落ち込んだり、知らんぷりをしてみたりすること数日。そんなことをしても何の解決にもならない。あれこれ修正し、アピールポイント(と思しき物)を作り上げ、デモビデオ用の「プログラム」を作り上げる。あれこれやった末に

「よし、これで録画しよう」

と思い立つ。ここで新たな問題が発覚する。プレゼン画面の録画をどうするか。今まではスクリーンに映っているものをそのまま動画にしてくれるソフトを使っていた。デモを動かしているPC上で、録画まで行うので、多少動作がのろくなるが、ほとんどの場合これで用が足りる。

ところがぎっちょん。今回のプレゼンソフトは特に背景除去で無茶苦茶CPUを酷使している。結果として、同じPC上で録画まで行う事はとてもできないことが判明する。ようやく録画できた動画を再生すると、コマ落ちがひどく見られたものではない。こんなビデオを添付された論文なら、執筆者の私であっても問答無用で

「不採録」

の判断を示すであろう。

がびーんとなるが、すぐに善後策を考えなくてはならない。あれこれ頭を捻ったあげく、

「プレゼンをディスプレイに映し出し、そのディスプレイをビデオカメラで録画しよう」

という方法にたどり着く。画質はPCで直接動画を作成するのに比べ悪くなるがこの際贅沢は言っていられない。というわけでデモビデオ撮影機材はだんだん大掛かりになっていく。早朝誰もいないオフィスで、ディスプレイを運び、照明条件が変わらない場所に陣取る。当然のことながら近くにコンセントがないので延長コードも必要だ。誰かが通れば間違いなく足をひっかけると思われる場所にコードを這わせるが、他に選択肢は無い。

さて、ということで動画の撮影を始める。ところがその瞬間、雲に隠れていた太陽が顔を出す。背景除去はおじゃんになり再度撮影をやりなおし。こんなことを何度も繰り返す。そもそもこんなに不安定な背景除去は最初から諦めるべきなのだが、撮影で頭が一杯の五郎ちゃんにはそうした声は届かない。

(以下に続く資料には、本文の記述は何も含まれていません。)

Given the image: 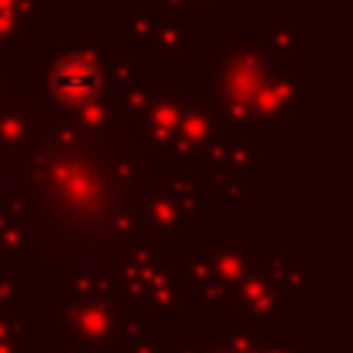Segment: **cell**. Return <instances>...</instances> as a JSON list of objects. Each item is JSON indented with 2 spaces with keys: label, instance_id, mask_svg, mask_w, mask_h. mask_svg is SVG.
Masks as SVG:
<instances>
[{
  "label": "cell",
  "instance_id": "obj_1",
  "mask_svg": "<svg viewBox=\"0 0 353 353\" xmlns=\"http://www.w3.org/2000/svg\"><path fill=\"white\" fill-rule=\"evenodd\" d=\"M52 87H56V94L66 104H87L101 90V73H97V66L90 59H66L56 70Z\"/></svg>",
  "mask_w": 353,
  "mask_h": 353
}]
</instances>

何度か(何日か)のトライの後、ようやくそれらしい動画ができあがった。再生してみる。そして再度愕然とする。画面の上での口の動きと音声がずれているのだ。これはある程度予見していたことではあるが、背景除去の処理量が多くなると、動画の処理が追いつかず、音声とずれてしまう。予想外だったのはその程度がはなはだしかったことだ。

今こうして落ち着いて文章にしてみれば

「とっとと背景除去を諦めろ」

と思うのだが、やっぱりそうした判断には至らない。ええい、もう時間がない。これで出してしまえ、と投稿してしまう。締め切りまであと三日の8/28日。論文のIDは004である。さて、この番号はどこまで大きくなるだろうか。そして結果は。